◆ **ACTIVITY**
The listing below should be printed again word for word, without any images.

** Opening DATA PROVIDED block **

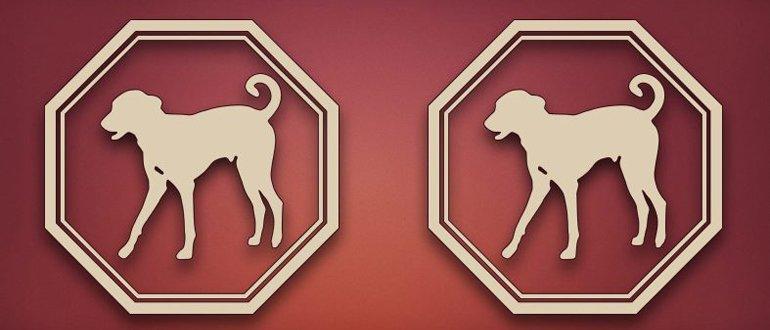 Собака и Собака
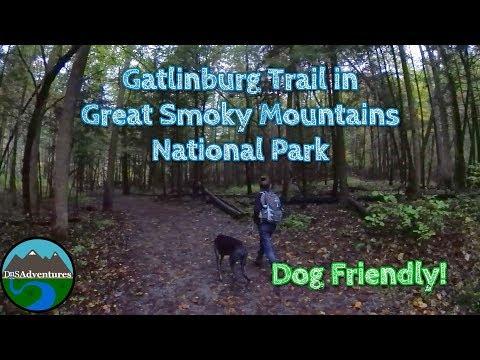 Hiking || Dog Friendly Gatlinburg Trail || Great Smoky Mountains National Park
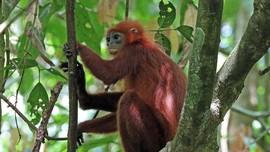Memprihatinkan, Nasib Lutung Merah di Kalimantan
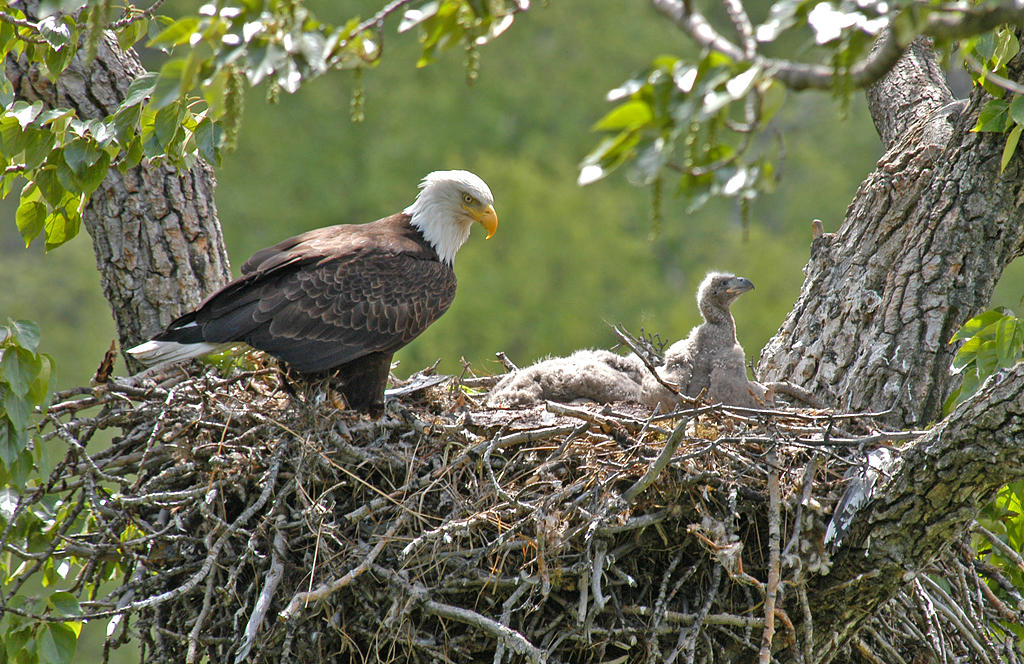 Bald Eagle and chicks.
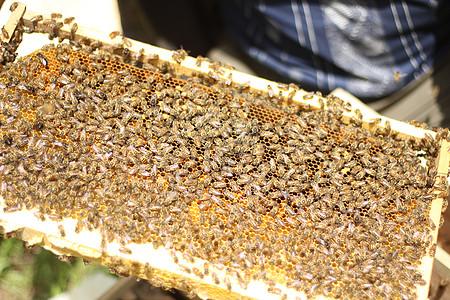 木质蜂箱图片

** Closing DATA PROVIDED block **

◆ **RESULT OF THIS TASK**
 Собака и Собака
 Hiking || Dog Friendly Gatlinburg Trail || Great Smoky Mountains National Park
Memprihatinkan, Nasib Lutung Merah di Kalimantan
 Bald Eagle and chicks.
 木质蜂箱图片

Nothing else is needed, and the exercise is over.